Post hoc, ergo propter hoc. La adopción del libre cambio coincidió con el enriquecimiento del país; la libertad económica fue, pues, en Inglaterra artículo de fe. No obstante, el rápido desarrollo de la industria había producido bastantes abusos. No podía esperarse de una Cámara de los Comunes, que no era todavía sino un club de gentleman farmers, y que además estaba muy ocupada en luchar contra Napoleón, que impusiera a las fábricas y a las ciudades, en la época de su crecimiento, reglas sanas y estrictas. Pero el resultado fue indigno de un país rico y libre. El hambre irlandesa lanzó sólo al puerto de Liverpool más de cien mil hambrientos, cuya presencia aumentó todavía la miseria de los slums. Engels, al visitar Manchester en 1844, encontró trescientos cincuenta mil obreros amontonados en habitaciones húmedas y sucias, respirando un aire mezclado de agua y de carbón. En las minas, mujeres semidesnudas eran empleadas como verdaderas bestias de carga; los niños pasaban su vida en la oscuridad de una galería, abriendo y cerrando una compuerta de ventilación. En la industria del encaje se empleaban criaturas de cuatro años. En realidad, estos males no eran generales, y acaso los escritores de la época pintaron con cierta complacencia los peores ejemplos, mas sus exageraciones fueron útiles para despertar a la opinión pública.

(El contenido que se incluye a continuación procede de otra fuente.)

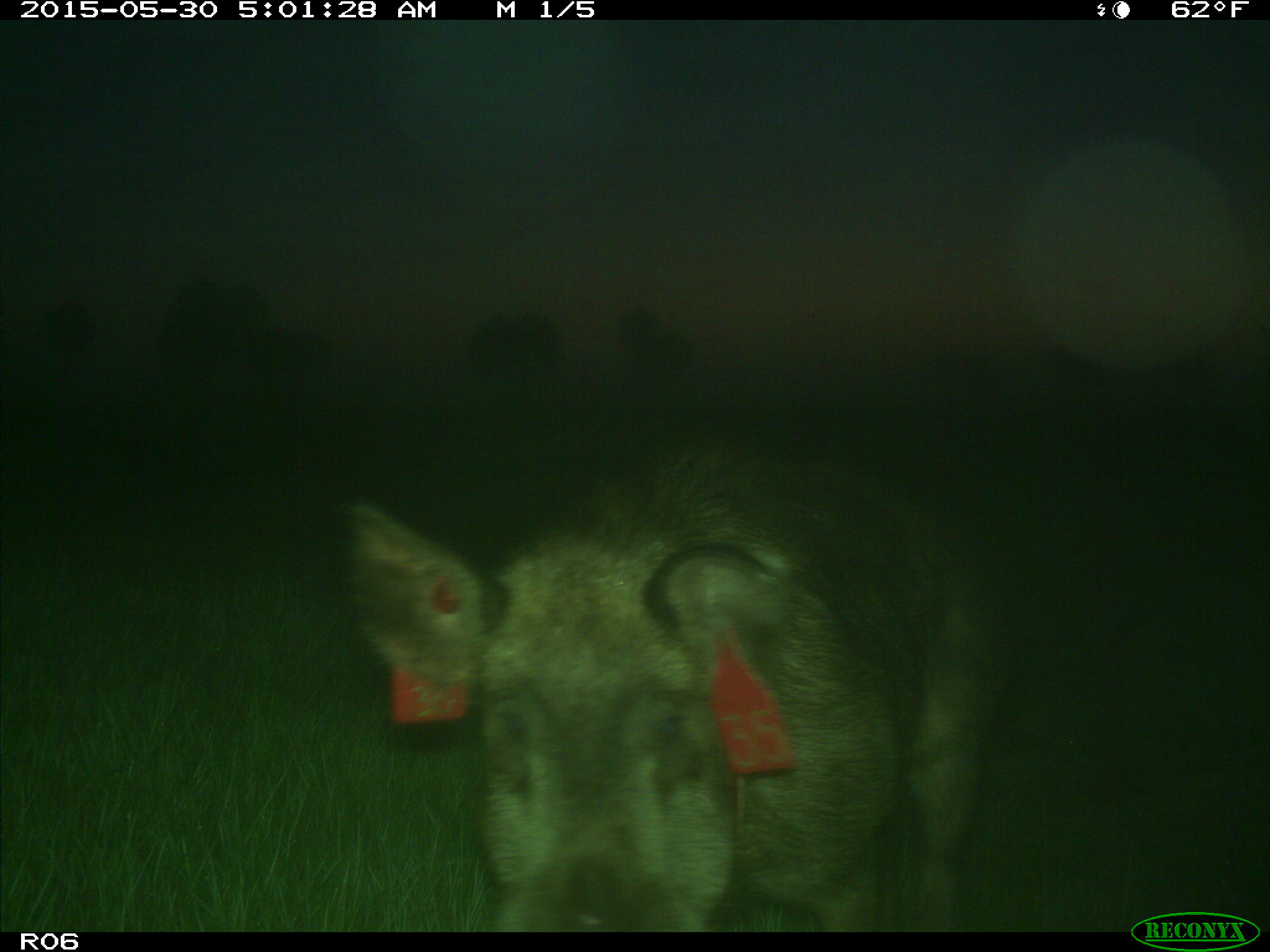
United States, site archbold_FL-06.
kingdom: Animalia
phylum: Chordata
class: Mammalia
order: Artiodactyla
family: Suidae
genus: Sus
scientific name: Sus scrofa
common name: wild boar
Sus scrofa (wild boar).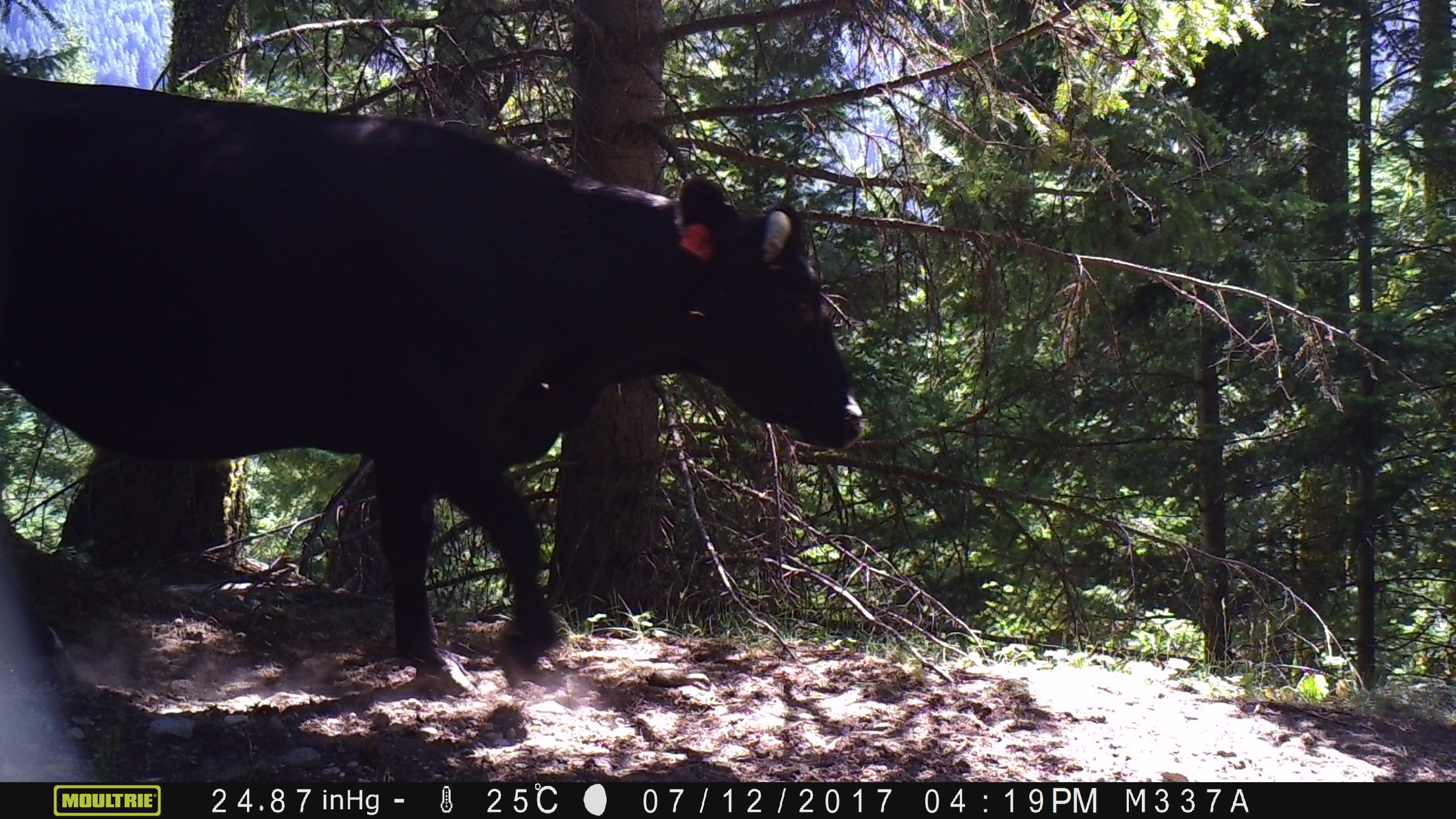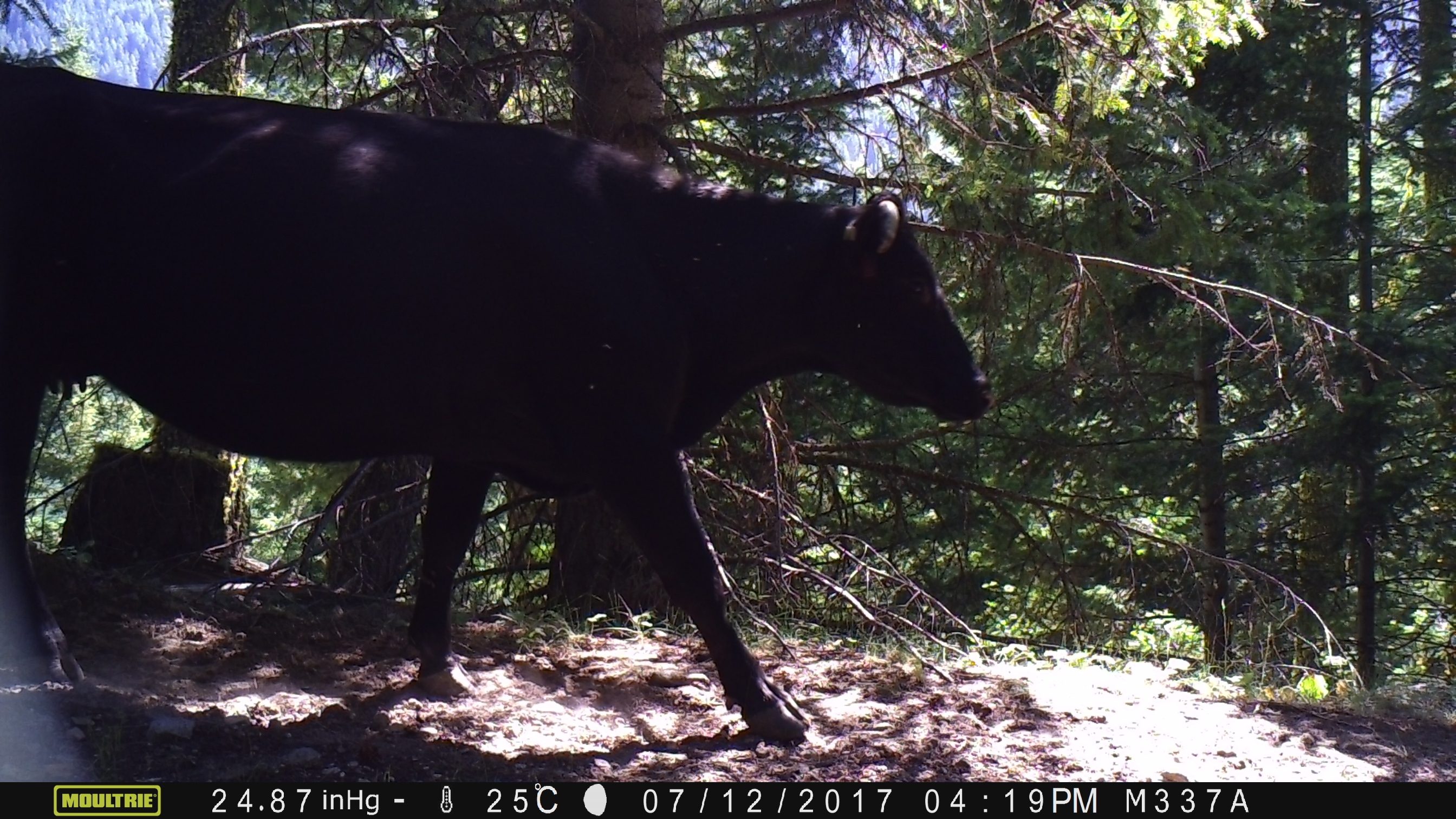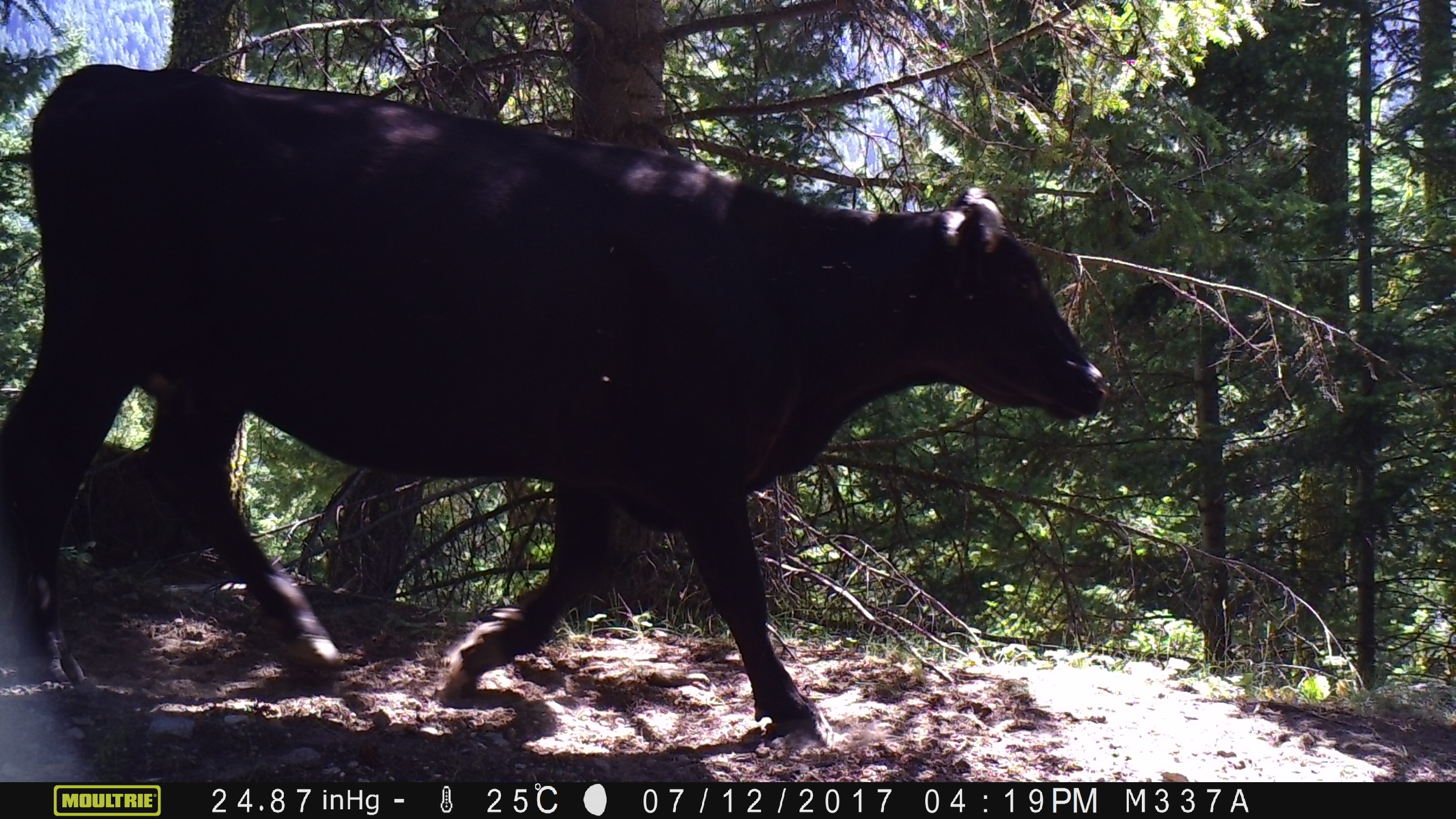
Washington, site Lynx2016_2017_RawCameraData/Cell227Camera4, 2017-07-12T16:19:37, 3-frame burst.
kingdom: Animalia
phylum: Chordata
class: Mammalia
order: Artiodactyla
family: Bovidae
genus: Bos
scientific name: Bos taurus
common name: domestic cattle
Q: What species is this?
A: Domestic cattle (Bos taurus).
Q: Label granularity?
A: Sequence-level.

Pese a los prejuicios del «dejar hacer», el Parlamento acabó por intervenir. En 1819, una Factory Act había regulado el trabajo de los niños menores de nueve años, que, a principios de siglo, habían trabajado quince y dieciséis horas diarias en las fábricas de algodón. Una ley de 1833 limitó el trabajo de los obreros menores de dieciocho años y creó los cuatro primeros puestos de inspectores de fábrica. En 1847 el trabajo de las mujeres se limitó a diez horas, lo que pronto trajo una limitación análoga para los hombres. La célebre «semana inglesa» se adoptó en la industria textil en 1850; ella debía transformar la vida del obrero inglés al permitirle interesarse por los deportes el sábado por la tarde. La campaña para la limitación de las horas de trabajo fue dirigida por lord Ashley (más tarde lord Shaftesbury), quien en 1842, después de publicar un informe cuya lectura inspiró al público una mezcla de repugnancia y de vergüenza, hizo adoptar una ley que prohibía el trabajo en las minas a las mujeres y a los niños menores de diez años. Ashley, que vivió de 1801 a 1881, era un tory verdaderamente cristiano, que consagró su vida a mejorar la de los pobres. Fue uno de los fundadores de la Young Mens Christian Association ([i]). Estas leyes más humanas, la prosperidad general de que participaban y también la atracción de las capillas, arrancaron a muchos obreros ingleses, alrededor de 1850, de los movimientos propiamente revolucionarios. Fue este país el que vio nacer las sociedades cooperativas y las uniones reformadoras de obreros. Las Trade Unions existían desde el siglo XVIII, pero no eran legales. Lo fueron a partir de 1824. Una de las más notables fue la Amalgamated Society of Engineers, fundada en 1851 y que desde 1865 tenía treinta mil miembros; era a la vez un sindicato y una sociedad de socorros mutuos. Tuvo por primer leader a Guillermo Allen, que fue el prototipo del sindicalista inglés reformista de la época victoriana.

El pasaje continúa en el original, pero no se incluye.